# Stated exercise
The required output is the line that contains "Examining the scene" plus every line after it in the listing below, copied exactly as it appears.

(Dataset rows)
** START **
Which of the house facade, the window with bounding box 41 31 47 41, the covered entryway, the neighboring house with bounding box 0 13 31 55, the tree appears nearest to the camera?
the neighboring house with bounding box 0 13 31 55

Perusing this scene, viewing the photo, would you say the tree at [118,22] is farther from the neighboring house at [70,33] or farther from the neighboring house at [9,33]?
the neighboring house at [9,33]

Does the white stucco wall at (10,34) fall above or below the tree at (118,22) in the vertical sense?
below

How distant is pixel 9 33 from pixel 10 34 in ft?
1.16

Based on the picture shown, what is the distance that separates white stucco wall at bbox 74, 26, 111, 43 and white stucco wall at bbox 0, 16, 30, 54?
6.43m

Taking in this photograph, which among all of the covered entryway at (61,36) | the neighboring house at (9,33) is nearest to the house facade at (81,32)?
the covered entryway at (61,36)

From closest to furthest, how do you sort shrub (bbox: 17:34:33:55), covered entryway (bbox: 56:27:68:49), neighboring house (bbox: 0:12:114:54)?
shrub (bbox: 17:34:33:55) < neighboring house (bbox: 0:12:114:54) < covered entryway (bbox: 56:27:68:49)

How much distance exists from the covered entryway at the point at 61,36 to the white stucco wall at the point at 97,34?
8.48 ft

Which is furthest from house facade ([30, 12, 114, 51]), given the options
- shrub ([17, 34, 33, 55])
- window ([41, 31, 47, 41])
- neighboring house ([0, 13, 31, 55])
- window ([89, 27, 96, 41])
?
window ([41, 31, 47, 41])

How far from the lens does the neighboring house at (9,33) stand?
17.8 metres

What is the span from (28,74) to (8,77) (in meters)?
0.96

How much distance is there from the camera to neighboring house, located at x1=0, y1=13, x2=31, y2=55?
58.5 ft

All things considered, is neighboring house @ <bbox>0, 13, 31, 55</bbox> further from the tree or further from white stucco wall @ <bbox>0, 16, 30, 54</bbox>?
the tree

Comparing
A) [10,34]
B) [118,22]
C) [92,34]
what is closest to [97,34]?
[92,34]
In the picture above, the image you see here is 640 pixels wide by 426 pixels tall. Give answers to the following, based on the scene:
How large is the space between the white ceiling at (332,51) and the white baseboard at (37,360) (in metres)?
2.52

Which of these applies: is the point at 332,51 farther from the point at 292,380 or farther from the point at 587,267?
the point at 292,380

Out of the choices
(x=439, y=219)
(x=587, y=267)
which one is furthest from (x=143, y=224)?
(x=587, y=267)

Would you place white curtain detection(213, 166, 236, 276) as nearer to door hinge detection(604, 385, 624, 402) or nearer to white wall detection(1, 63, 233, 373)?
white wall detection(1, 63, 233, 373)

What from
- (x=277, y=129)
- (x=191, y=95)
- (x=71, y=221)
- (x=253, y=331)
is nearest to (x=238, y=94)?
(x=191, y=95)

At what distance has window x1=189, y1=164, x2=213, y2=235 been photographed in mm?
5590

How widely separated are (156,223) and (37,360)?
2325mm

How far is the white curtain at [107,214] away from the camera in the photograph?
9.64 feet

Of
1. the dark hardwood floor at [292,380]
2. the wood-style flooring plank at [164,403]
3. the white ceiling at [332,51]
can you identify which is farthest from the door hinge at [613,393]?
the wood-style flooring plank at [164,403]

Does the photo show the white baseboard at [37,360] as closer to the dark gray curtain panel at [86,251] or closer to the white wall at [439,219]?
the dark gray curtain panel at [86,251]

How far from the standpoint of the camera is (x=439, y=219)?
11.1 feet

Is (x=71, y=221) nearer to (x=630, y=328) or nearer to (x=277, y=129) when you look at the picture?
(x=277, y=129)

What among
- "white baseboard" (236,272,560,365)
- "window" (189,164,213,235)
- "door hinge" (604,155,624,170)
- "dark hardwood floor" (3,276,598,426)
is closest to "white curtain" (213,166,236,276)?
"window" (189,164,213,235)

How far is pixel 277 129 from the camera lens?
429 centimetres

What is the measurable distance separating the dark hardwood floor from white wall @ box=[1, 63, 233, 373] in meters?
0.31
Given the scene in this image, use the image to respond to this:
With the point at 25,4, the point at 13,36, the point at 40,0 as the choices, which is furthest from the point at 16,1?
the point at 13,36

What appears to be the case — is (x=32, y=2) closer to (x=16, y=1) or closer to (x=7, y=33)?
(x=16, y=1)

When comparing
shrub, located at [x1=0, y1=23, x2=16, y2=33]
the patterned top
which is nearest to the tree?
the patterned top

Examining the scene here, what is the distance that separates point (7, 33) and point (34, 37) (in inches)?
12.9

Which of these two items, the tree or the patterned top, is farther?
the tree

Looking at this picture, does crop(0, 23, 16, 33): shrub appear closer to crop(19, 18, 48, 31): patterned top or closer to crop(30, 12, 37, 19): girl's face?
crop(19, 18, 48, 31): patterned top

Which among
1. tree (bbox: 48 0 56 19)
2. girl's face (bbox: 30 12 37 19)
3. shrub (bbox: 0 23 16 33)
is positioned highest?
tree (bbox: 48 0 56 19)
** END **
# Solution to this task
Examining the scene here, what is the distance that separates point (7, 33) and point (34, 37) (in inches)?
12.9

Which of these two items, the tree or the patterned top, is farther?
the tree

Looking at this picture, does crop(0, 23, 16, 33): shrub appear closer to crop(19, 18, 48, 31): patterned top or closer to crop(30, 12, 37, 19): girl's face?
crop(19, 18, 48, 31): patterned top

Which among
1. tree (bbox: 48 0 56 19)
2. girl's face (bbox: 30 12 37 19)
3. shrub (bbox: 0 23 16 33)
is positioned highest?
tree (bbox: 48 0 56 19)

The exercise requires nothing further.